Wednesday 18 May 2011

Rest

Rest in natural great peace,
This exhausted mind,
Beaten helplessly by karma and neurotic thoughts,
Like the relentless fury of the pounding waves,
In the infinite ocean of Samsara
~Nyoshul Khen Rinpoche



For a long time now I would wake up angry. Well, usually I quickly decide to be angry before my immediate "poor-me-I'm-in-depression" disposition kicks in. So, angry is marginally better. Well...maybe. The thing is, of late I cannot quite recall what I am supposed to be angry at.

It used to be a specific person(s) who denied me my projections of a perfect world. Or an event that did not contribute to my monopoly over happiness. Whatever it was that made me unhappy, it was most certainly extramural. It had to be.  Be it someone or something, as long as it is apart from me because chasing closely behind this "anger" really is the knowledge that I have completely cocked up my life for the last 20 years, and I was scared of reality and the the sense of dread that succeeds this reality. You know what they say, that attack is sometimes the best form of defence? I took it to a new art form.

From 1988, since a particular incident which knocked me out of my own orbit (which I shall not discuss presently), my life has been a frankenstein of parts - ideals and brilliance spun and sewn closely together with delusions, failures and lies...all made to come alive with constant charges of charm and wit. The parts I didn't own, i took anyway. Oh, it was exhausting to keep up with the image I created of myself.



What a pity...because come to think of it, I was ok without all those extra bits which made me more a carcass than I was man. What a waste of the real potential.

Whereas ordinary men would wake up and just function naturally, I being less than the sum of my parts, had to awaken each part daily, and summon all to work cohesively, beating to life that which no longer had anymore life, and tediously deflecting light with the broken shards and fragments of borrowed mirrors to create the appearance of an illuminated mind.  It was so exhausting. What a strange thing to have done for so long.
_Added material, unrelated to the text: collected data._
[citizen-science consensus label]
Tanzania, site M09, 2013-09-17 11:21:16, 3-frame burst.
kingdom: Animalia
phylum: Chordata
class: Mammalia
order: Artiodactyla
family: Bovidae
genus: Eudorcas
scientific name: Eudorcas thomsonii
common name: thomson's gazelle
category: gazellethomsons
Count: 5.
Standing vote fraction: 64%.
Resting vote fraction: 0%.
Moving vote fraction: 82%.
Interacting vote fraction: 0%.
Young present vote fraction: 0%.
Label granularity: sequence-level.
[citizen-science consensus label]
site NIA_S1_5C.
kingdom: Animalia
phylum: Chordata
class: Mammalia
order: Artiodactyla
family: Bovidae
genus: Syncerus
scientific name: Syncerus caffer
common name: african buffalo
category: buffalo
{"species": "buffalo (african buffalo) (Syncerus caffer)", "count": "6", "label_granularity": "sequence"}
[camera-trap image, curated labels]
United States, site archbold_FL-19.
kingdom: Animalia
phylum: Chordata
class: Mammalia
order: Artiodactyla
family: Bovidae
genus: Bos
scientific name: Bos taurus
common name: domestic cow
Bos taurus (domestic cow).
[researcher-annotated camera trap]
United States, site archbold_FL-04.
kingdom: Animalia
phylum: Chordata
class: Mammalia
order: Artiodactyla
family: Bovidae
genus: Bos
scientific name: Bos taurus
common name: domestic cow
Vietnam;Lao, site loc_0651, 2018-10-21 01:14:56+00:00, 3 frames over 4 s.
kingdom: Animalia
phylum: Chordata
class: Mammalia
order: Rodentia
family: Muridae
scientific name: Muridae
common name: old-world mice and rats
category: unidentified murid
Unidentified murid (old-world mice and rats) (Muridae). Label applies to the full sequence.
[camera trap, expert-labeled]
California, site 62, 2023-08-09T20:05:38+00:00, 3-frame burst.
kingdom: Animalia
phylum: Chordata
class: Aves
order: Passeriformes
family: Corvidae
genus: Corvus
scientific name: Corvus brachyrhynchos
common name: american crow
I see that in a lot of people today. Those who like me, are glory seekers for whatevers reasons. Probably insecurity, possibly greed. Those trapped behind the cuirass of illusions they bolted onto themselves. Each day, you wake up depressed or angry. You loved twilight, you love the rain...because your anguished mind feels safer in the partiall darkness.

What can you do to regain yourself? I can't prescribe the remedy for everyone but for me, it was to rest. Just rest. Try it. Go deeply into that part of you which is real and untouched. Go as far back as you need to because at some point in the past, we were innocent minds and desire was yet unripened. We all still have it. It is there which the Christians say the Holy Spirit dwells. Practitioners of Buddhism call it our "Buddha nature"...our true nature, in fact. Our afflicted state gives us an advantage...we see it quicker - it is that part of us that we miss so dearly everyday we are not ourself. We know it is already. Our true potential. Ours to realize, ours to regain. 

Once there, you have nothing to do but rest and let all that is not you peel off and fall away. Those parts which is not you naturally cannot sustain and will die off unless you breathe life into them daily. Rest your exhausted mind and let the neurotic thoughts fade into nothingness. If you feel some pain as you should, then look forward to the relief that comes soon after. Very much like finally removing that rotten tooth. Relief comes quickly after.

You will loose friends. Some real and mostly not. The real ones go away because they feel cheated and you seem foreign to them. They may come back because what they liked about you to begin with,  was never the frankenstein bits. That is the real friends. The not-real-ones... well, thats the bad blood that goes along with removing the decay. No need to lament the loss.

Rest in the natural great peace...and take refuge in the Truth.